Klemming (on Dardel)

Klemming is the center storage system at PDC. It uses the Lustre parallel file system, which is optimized for handling data from many clients at the same time. The total size of Klemming is 12 PB (12,000 TB). Note that only the home area is backed up.

Storage areas

Klemming is divided into three main storage areas shown in the table below. Replace u/username by the initial letter of your username and then the full username, and projectname by the name of the project.

Area

Path

Alias

Size

File count

Backup

Home

/cfs/klemming/home/u/username

$SNIC_BACKUP

25 GB

100 K

Yes

Projects

/cfs/klemming/projects/snic/projectname

-

Varies

Varies

No

Scratch

/cfs/klemming/scratch/u/username

$SNIC_TMP

Unlimited

Unlimited

No

Use the projinfo command to show the status of your projects and quotas.

Home area

Use for files that do not belong to a specific project. This area is considered personal and PDC will not grant access to anyone if not requested by the owner. The size is limited to 25 GB and 100,000 files. The data will be available at least 6 months after the user’s last allocation ended.

Projects area

Used for most non-temporary files that are read and written by jobs running at PDC. Each project directory belongs to a SNIC storage allocation requested through SUPR, or to the default storage of a compute allocation. The amount of data and number of files that can be stored is decided by the active allocation. Once the allocation ends, the project directory can be inherited by a subsequent allocation by the same PI.

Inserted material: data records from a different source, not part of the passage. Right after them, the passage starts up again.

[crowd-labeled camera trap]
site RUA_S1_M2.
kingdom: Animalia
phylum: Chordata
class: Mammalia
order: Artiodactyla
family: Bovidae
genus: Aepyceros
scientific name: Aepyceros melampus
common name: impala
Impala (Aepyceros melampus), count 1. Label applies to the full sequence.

The PI has full access to all data in the project directory. If the file system permissions do not allow the PI to access requested data, PDC will change those permissions upon request from the PI. All members should be able to write to the project directory. It is up to each member, but under the responsibility of the PI, to create suitable subdirectories with the accurate permissions that are needed by the project.

All the data in a project directory will be deleted 3 months after the project ends. The PI will be notified prior of deletion of data through their email address registered in SUPR.

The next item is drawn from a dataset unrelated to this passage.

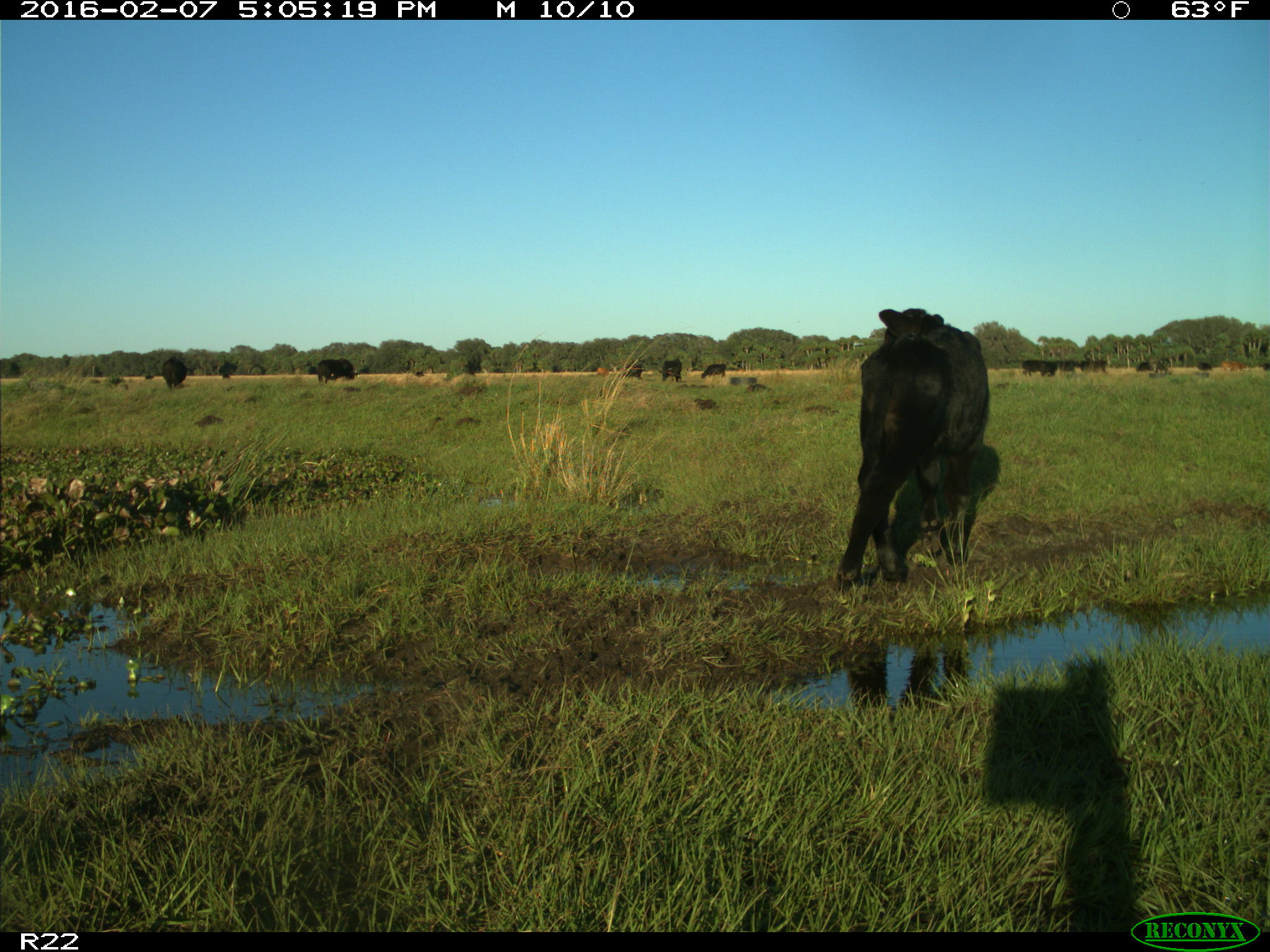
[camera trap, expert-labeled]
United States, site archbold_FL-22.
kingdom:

If the space allocated to your project is starting to run out, you should first consider if some files are no longer needed and can be removed. To find out which subdirectories of your project are using the most space run the following command. However, please do not run it more than necessary as it can cause a lot of stress on the file system.

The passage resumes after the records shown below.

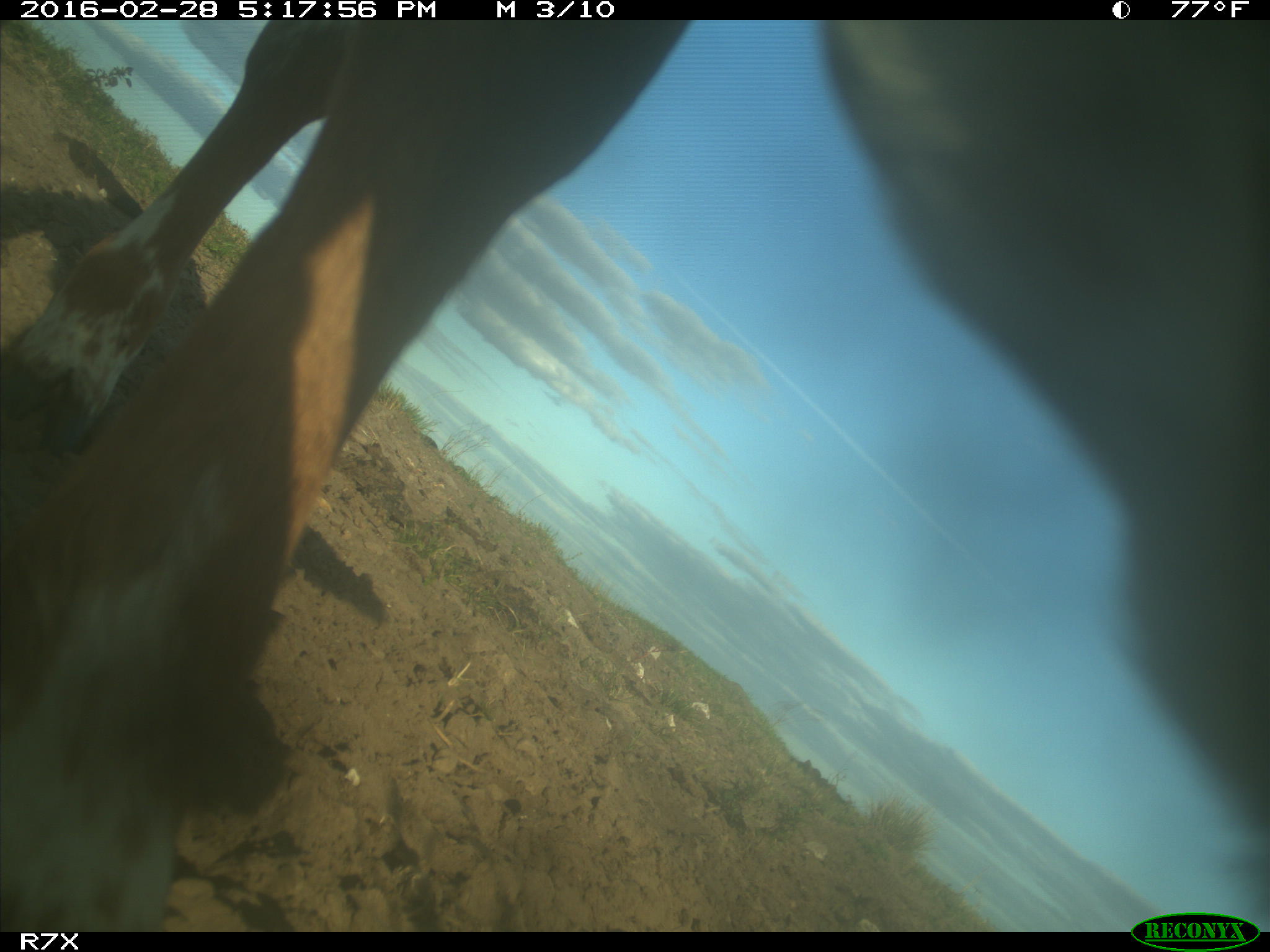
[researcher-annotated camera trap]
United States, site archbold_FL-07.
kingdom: Animalia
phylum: Chordata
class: Mammalia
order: Artiodactyla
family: Bovidae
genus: Bos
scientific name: Bos taurus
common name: domestic cow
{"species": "Bos taurus (domestic cow)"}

du -sh /cfs/klemming/projects/snic/my_proj/* | sort -hr

If you want to see how much space each member of the project is using, run the following command. Note that this can also cause stress on the file system.

find /cfs/klemming/projects/snic/my_proj -printf "%s %u\n" | awk '{arr[$2]+=$1} END {for (i in arr) {print arr[i],i}}' | numfmt --to=iec --suffix=B | sort -hr

Scratch area

Use for temporary files that are read and written by jobs running at PDC. Examples of this could be files that are only needed during a job or checkpoint files that become obsolete after the next job starts.

The scratch area is automatically cleaned by removing files that have not been changed in 30 days.

Performance considerations

Lustre file systems perform quite differently to local disks that are common on other machines. Lustre was developed for providing fast access to the large data files needed for large parallel applications. They are particularly bad at dealing with small files and with doing many small operations on these files and those cases should be avoided as much as possible.

Good practice on a Lustre system

To get the best performance out of a Lustre system you should use as small a number of files as possible and each time you access a file you should read/write as much data at a time as you can. An ideal program using Lustre would read in a single data file using parallel IO (e.g. MPI IO), process the data and then at the end write out a single file again using parallel IO, with no intermediate use of the disk.

If the software is using large files, it can be beneficial to stripe them across several file servers. A common pattern is to use the following command to stripe files in the output directory across as many servers as possible:

lfs setstripe -c -1 output/

More information about striping is available on the Lustre wiki: https://wiki.lustre.org/Configuring_Lustre_File_Striping.

Bad practice on a Lustre system

As Lustre is designed for reading a small number of large files quickly, certain IO patterns that are perfectly fine on other systems cause very high load on a Lustre system e.g.

  • Small reads

  • Opening many files

  • Seeking within a file to read a small piece of data

These practices are very common in applications that were designed to run on systems where each node has its own local scratch disk. Many software packages (e.g. Quantum Espresso) have input options that reduce the disk IO.

General best practices

In addition to these guidelines, general storage best practices should be followed:

  • Minimize the number of I/O operations, since larger input/output (I/O) operations are more efficient than small ones. If possible reads/writes should be aggregated into larger blocks.

  • Avoid creating too many files, since post-processing a large number of files can be hard on the file system.

  • Avoid creating directories with a large numbers of files. Instead create directory hierarchies, which also improves interactiveness.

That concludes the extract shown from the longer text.